Research Sheds Light on Fat and Inflammation
By Mark Messina, PhD, Executive Director, Soy Nutrition Institute
Fat is back. Not that it ever really went away. Even when very low-fat diets were all the rage, experts recognized that certain fats were more harmful than others and some were even beneficial.
A common misperception is that omega-6 polyunsaturated fats, which are found in abundant amounts in most oils, including soybean oil, are pro-inflammatory. Meanwhile, it is thought that omega-3 polyunsaturated fats protect against inflammation. Chronic inflammation is believed to be a key process underlying many chronic diseases.
Back in the late 1970s, researchers suggested that the low incidence of heart disease among the Inuit of Canada and Alaska was related to their fat intake.1 Specifically, this population eats a diet high in the omega-3 fatty acid eicosanoic acid from fish and low in the omega-6 fatty acid arachidonic acid which is found in other types of meat.

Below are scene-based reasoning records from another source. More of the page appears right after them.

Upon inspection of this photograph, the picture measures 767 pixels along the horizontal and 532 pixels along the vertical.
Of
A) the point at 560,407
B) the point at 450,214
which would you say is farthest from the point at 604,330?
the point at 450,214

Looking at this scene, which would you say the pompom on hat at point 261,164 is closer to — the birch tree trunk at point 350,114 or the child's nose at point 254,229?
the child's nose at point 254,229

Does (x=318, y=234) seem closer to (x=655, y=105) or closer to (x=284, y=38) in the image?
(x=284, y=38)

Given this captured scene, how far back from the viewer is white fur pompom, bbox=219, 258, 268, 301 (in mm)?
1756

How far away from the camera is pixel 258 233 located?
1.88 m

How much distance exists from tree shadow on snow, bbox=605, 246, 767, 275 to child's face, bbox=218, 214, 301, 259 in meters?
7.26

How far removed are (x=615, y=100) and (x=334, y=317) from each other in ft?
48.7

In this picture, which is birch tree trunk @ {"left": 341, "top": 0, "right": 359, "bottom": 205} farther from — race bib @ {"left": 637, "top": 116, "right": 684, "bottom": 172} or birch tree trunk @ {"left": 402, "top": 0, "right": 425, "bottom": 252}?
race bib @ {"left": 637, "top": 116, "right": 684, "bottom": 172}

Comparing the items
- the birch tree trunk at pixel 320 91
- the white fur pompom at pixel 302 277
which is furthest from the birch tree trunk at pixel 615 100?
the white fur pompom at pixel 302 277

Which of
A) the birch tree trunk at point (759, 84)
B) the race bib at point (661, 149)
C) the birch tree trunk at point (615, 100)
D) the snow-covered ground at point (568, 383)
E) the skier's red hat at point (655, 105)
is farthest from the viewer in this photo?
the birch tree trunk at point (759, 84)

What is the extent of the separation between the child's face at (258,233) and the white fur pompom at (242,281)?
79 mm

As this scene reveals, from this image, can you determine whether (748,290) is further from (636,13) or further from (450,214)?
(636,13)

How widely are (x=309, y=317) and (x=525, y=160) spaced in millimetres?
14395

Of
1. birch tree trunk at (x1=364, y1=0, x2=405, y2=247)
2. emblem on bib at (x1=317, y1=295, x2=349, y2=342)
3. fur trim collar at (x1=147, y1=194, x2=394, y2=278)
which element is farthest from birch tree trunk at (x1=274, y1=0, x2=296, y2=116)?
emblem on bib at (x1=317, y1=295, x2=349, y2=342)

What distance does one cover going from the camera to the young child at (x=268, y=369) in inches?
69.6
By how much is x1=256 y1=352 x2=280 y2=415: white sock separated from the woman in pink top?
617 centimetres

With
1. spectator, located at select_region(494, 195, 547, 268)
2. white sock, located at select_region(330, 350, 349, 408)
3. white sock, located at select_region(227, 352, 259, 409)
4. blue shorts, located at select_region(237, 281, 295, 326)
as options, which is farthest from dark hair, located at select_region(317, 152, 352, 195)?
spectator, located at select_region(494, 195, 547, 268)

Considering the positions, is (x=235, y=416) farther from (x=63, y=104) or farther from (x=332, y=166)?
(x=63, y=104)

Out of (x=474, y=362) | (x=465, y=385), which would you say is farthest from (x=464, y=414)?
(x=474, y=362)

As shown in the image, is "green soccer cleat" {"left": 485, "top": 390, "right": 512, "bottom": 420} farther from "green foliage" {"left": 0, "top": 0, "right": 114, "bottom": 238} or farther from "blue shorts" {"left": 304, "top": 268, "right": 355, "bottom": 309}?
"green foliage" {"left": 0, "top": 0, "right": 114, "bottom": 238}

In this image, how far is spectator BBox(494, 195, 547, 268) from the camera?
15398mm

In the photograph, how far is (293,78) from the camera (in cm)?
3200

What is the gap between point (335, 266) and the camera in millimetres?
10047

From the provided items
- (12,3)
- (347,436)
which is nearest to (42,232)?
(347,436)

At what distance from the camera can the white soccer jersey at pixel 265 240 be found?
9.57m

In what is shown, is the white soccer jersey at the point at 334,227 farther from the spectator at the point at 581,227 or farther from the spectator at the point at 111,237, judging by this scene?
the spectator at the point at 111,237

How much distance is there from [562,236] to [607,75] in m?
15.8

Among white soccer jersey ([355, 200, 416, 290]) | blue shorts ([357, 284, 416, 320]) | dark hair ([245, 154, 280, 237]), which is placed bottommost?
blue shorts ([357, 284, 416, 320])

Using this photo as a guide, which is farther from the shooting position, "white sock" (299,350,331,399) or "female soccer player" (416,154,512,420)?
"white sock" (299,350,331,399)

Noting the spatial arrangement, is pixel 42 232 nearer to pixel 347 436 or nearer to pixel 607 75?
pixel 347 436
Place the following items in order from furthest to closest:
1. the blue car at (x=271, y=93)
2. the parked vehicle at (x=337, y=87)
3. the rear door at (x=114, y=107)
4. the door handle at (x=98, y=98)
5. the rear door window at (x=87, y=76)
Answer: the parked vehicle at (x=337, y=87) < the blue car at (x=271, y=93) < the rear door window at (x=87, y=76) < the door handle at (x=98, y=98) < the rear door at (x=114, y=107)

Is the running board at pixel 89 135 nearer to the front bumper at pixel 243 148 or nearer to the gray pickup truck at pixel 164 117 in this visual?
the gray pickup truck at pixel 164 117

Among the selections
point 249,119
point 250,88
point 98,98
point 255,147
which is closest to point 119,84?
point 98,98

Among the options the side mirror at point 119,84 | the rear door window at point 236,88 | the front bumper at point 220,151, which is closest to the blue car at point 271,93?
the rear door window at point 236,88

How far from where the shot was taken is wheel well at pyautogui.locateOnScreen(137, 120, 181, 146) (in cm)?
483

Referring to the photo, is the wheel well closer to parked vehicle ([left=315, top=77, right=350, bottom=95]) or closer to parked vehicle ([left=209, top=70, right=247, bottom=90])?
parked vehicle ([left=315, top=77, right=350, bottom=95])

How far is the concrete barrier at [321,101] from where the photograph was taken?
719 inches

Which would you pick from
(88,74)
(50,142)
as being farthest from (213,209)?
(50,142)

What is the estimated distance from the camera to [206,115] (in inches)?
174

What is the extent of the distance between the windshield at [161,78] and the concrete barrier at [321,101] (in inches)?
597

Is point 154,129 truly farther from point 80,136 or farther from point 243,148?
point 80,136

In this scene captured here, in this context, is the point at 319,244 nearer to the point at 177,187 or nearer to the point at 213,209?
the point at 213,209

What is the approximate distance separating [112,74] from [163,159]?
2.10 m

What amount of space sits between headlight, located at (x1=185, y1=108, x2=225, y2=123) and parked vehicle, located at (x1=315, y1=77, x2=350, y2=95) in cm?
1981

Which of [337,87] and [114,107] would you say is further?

The findings put omega-3 fats in the spotlight, giving rise to the popularity of fish oil supplements. But evidence in support of the health benefits of omega-3 fat has never been as consistent as anticipated. In fact, recent commentaries published in two distinguished medical journals reached completely opposite conclusions about the benefits of omega-3 fat supplementation.2,3
Likewise, the harmful effects of saturated fat have been brought into question recently. It is now recognized that while saturated fat raises LDL-cholesterol, it also increases LDL particle size; large LDLs are less atherogenic than small LDLs.4 Nevertheless, prospective epidemiologic studies clearly show that replacing saturated fat with omega-6 polyunsaturated fat reduces CHD risk and mortality.5,6 And in the end, it’s this relevant endpoint—heart disease—that matters.
While replacing saturated fat with complex carbohydrates also reduces risk, the beneficial effects are smaller compared to omega-6 fats. Which raises this question: If omega-6 fats increase inflammation why would replacing saturated fat with omega-6 fat reduce CHD risk?
Part of the explanation is that omega-6 fats reduce serum LDL-cholesterol. More importantly, despite the common perception, the proinflammatory effects of omega-6 fat aren’t very well established. In fact, a systematic review of clinical trials published in 2012 concluded that there is “virtually no evidence” from clinical trials that linoleic acid, the main dietary omega-6 fat, increases concentrations of inflammatory markers in healthy people.7
This finding may seem surprising since it is thought that in vivo, linoleic acid is converted into arachidonic acid, the omega-6 fat from which the alleged proinflammatory hormones (eicosanoids) are produced. However, extensive clinical research shows that increasing linoleic acid intake has little effect on endogenous levels of arachidonic acid.8 Furthermore, not all of the eicosanoids produced from arachidonic acid are pro-inflammatory.9
These findings will hopefully change the way that different fats and oils are viewed in healthy diets. Until the dust settles, it’s clear that soybean oil is a choice that provides the best of all worlds, since it is rich in both omega-6 and omega-3 fats. While ideally most dietary fat should come from whole foods, added fats and oils can play important culinary roles.